Traditionally, examination of the heterogeneity of treatment effects has proceeded by priors from the literature, and due to power issues generally has examined only a few potential factors leading to heterogeneous effects. At the same time, there have been considerable advances in machine learning algorithms that scan over a large number of covariates to establish models of covariates that best explain a specified outcome, penalizing for greater degrees of freedom that come from multiple comparisons. My analysis uses this approach to examine potential heterogeneity of treatment effects of the largest anti-poverty policy in the United States, the Earned Income Tax Credit.
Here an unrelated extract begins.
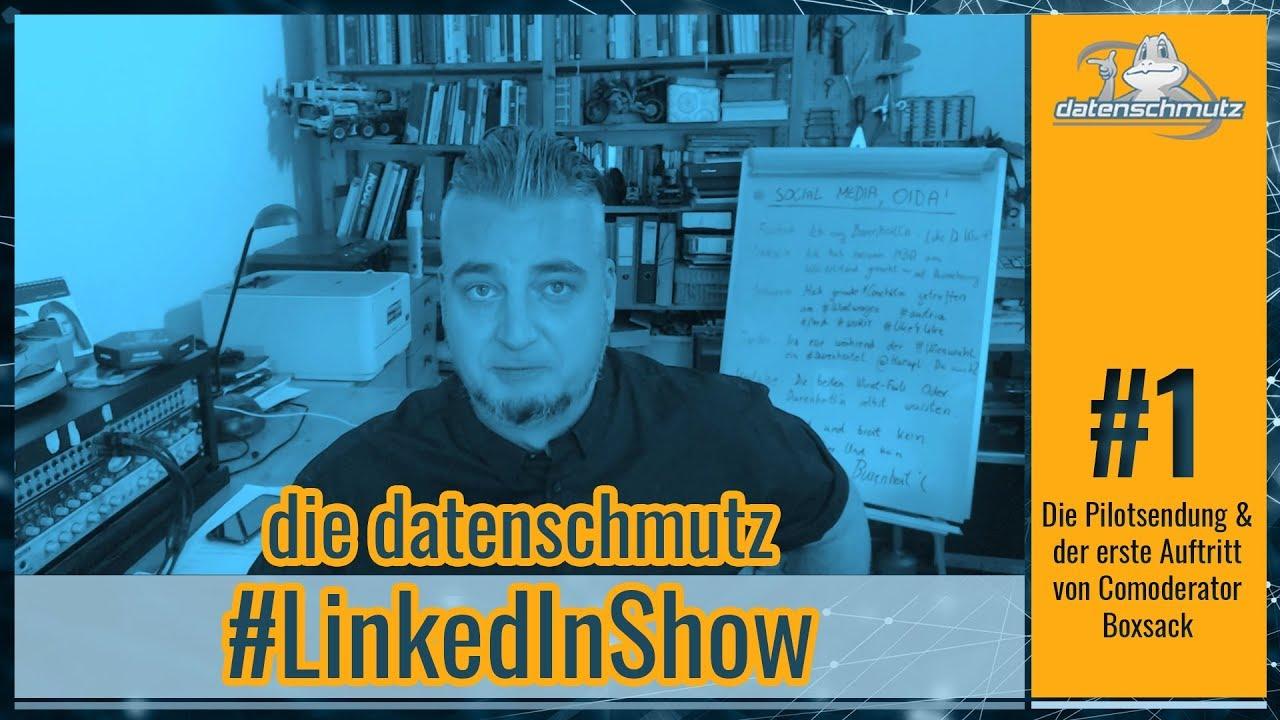 datenschmutz  #LinkedInShow #1 | Pilotfolge
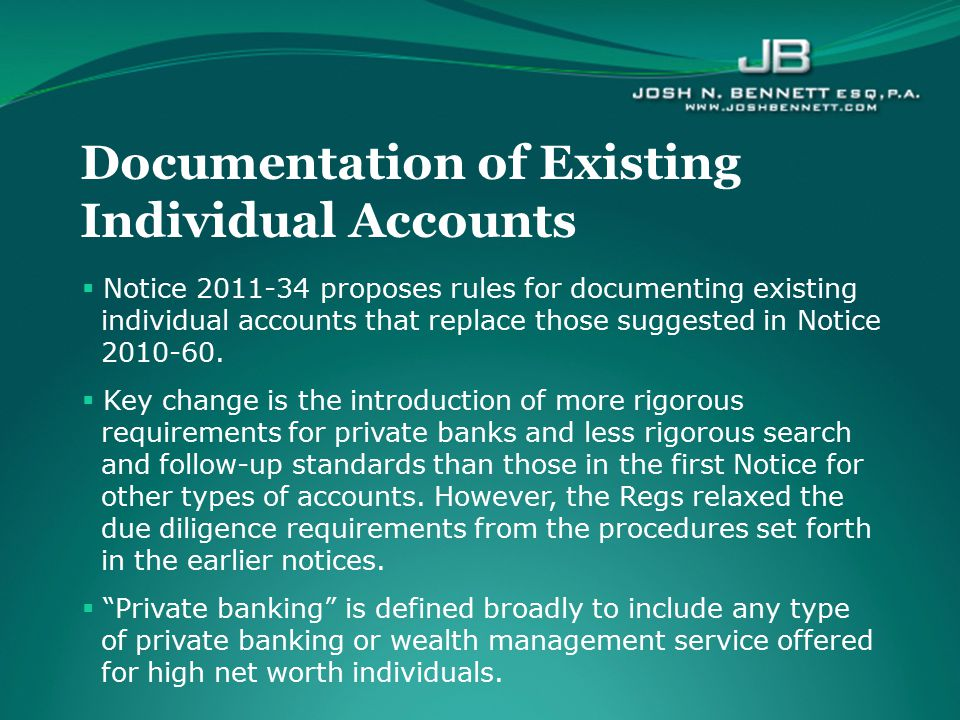  Notice 2011-34 proposes rules for documenting existing individual accounts that replace those suggested in Notice 2010-60.  Key change is the intro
I examine the spatial and temporal changes in the generosity of the policy over time (1986 to 2012) as an exogenous exposure with effects on child development outcomes using data from the 1979 National Longitudinal Survey of Youth. Rather than examining heterogeneity of treatment effects only by basic demographic factors, I using an ensemble machine learning approach (using multiple machine learning algorithms including random forest, Elastic-Net, Least Angle Regression, Support Vector Machine, Bayesian GLM) to examine whether treatment effects differ by several dozen potential demographic, socioeconomic, environmental and behavioral factors.
Bibliography Citation
Rehkopf, David. "Using Machine Learning to Examine Heterogeneity of the Effects of Changes in the Earned Income Tax Credit on Child Health and Development." Presented: Chicago IL, Association for Public Policy Analysis and Management (APPAM) Annual Fall Research Conference, November 2017.